After conducting EDA and examining causality/invertibility, we can begin forecasting. R has a few functions which are very helpful in this area. The `forecast` package includes a function called `forecast` that takes a model as a parameter and extrapolates it to future time periods. The `ets` function below is an exponential smoothing model. The blue line represents the estimated value and the shaded purple areas are the confidence bands for that estimate.

```{r}


USAccDeaths %>%
  ets() %>%
  forecast() %>%
  autoplot()
```

We can also use the `Arima` function to estimate an ARMA model and then use it to forecast future values. Using the ARIMA on the simulated AR(2) model we created earlier.

```{r}
ts(ar_sim, frequency = 1, start = c(1900)) %>% 
  Arima(order = c(2,0,0)) %>%
  forecast() %>% 
  autoplot(ylab = "Simulated AR(2)") 
```


### Recap

The motivation for this project was to demonstrate how to conduct time series analyses in R in a straightforward and practical way.
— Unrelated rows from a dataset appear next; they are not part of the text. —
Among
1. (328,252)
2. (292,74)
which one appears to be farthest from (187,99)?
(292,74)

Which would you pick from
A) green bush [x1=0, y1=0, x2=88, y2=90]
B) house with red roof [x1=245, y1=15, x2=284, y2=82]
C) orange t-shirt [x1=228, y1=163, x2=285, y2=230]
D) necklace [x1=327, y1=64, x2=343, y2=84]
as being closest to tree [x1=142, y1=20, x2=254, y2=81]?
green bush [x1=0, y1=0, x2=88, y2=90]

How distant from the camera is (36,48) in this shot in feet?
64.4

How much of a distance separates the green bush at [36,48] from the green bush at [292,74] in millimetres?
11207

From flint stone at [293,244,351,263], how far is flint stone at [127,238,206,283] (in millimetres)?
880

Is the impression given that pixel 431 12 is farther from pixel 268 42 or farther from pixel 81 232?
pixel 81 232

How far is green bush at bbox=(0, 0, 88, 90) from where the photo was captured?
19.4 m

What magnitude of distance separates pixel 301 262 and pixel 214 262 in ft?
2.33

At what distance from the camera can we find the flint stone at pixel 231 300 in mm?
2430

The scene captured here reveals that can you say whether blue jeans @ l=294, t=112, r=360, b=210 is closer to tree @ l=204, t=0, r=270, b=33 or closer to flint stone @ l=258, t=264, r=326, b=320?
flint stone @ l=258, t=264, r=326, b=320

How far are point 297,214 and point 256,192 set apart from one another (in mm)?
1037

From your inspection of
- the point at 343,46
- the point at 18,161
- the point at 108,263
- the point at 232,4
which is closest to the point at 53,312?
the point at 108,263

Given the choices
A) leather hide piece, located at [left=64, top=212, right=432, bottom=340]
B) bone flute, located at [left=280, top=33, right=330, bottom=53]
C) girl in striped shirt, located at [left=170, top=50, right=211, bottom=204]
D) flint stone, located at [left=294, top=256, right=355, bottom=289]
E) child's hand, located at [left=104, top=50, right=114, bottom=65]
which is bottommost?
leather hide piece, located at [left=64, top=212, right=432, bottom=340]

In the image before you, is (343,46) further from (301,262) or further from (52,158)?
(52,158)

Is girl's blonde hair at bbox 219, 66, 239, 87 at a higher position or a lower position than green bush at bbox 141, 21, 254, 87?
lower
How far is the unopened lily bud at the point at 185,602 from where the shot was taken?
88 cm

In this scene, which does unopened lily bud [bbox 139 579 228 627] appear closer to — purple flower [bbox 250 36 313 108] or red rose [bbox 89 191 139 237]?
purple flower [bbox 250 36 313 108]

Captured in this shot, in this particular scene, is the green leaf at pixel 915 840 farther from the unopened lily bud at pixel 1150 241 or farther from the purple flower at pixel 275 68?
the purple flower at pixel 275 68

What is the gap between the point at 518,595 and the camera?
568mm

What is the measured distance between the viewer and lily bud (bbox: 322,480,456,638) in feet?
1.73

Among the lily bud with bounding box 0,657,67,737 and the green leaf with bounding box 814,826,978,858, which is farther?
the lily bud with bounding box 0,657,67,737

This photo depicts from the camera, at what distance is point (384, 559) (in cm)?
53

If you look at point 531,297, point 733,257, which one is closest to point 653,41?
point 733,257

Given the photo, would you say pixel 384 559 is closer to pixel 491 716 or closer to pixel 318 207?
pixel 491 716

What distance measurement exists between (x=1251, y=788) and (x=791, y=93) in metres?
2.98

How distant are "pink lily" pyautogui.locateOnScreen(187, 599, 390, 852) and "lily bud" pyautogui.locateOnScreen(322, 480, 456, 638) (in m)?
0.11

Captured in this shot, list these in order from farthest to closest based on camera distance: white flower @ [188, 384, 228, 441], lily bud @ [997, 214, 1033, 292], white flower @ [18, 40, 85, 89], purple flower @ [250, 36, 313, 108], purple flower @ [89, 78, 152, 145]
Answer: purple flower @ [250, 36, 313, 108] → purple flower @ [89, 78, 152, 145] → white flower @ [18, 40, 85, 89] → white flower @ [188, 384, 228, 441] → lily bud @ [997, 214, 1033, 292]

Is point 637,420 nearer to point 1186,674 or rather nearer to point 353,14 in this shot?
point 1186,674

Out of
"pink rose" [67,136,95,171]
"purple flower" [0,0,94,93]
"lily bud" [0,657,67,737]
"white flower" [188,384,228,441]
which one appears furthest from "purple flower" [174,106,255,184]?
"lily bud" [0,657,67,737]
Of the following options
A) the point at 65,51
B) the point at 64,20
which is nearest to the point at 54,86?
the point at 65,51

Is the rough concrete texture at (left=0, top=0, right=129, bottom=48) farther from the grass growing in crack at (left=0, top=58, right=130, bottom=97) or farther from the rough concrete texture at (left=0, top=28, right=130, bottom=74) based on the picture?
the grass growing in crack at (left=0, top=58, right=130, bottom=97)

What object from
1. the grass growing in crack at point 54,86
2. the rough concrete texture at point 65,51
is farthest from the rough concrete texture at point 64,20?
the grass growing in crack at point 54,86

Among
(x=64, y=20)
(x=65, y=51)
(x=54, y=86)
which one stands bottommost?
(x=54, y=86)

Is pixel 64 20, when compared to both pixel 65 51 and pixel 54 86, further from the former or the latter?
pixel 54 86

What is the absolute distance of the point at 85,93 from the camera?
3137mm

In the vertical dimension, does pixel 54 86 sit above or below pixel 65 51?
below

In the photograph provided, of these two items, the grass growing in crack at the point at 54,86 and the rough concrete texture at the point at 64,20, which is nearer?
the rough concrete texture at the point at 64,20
I wanted to extract the critical components of the theory behind time series analysis and apply it to real data. I tried to find a balance between highlighting mathematical equations and concepts, without getting lost in the weeds and straying from the practical applications. In this tutorial, I highlighted exploratory data analysis techniques, including utilising the acf and pacf plots, and decomposing the data into seasonal and trend components. Then, I explained methods to analyze the error structure of de-trended data, and highlighted a couple methods to forecast data in an suitable way. With more time and resources, I would further explore forecasting methods in R and expand on other characteristics of stationary time series data that are important to consider. Whilst I had a basic understanding of the fundamental time series concepts, this project strengthened my grasp of time series analysis and exposed me to practical methods to applying the theory in R. Additionally, I feel that creating this tutorial helped me better understand the theoretical concepts of time series and identify the significance (or the "so what") of many of these theories. I found it helpful to connect the time series concepts to linear regression concepts that we have been trained in as statistics students. I came to realize how time series builds and expands on many of the concepts we are familiar with through our stats training so far.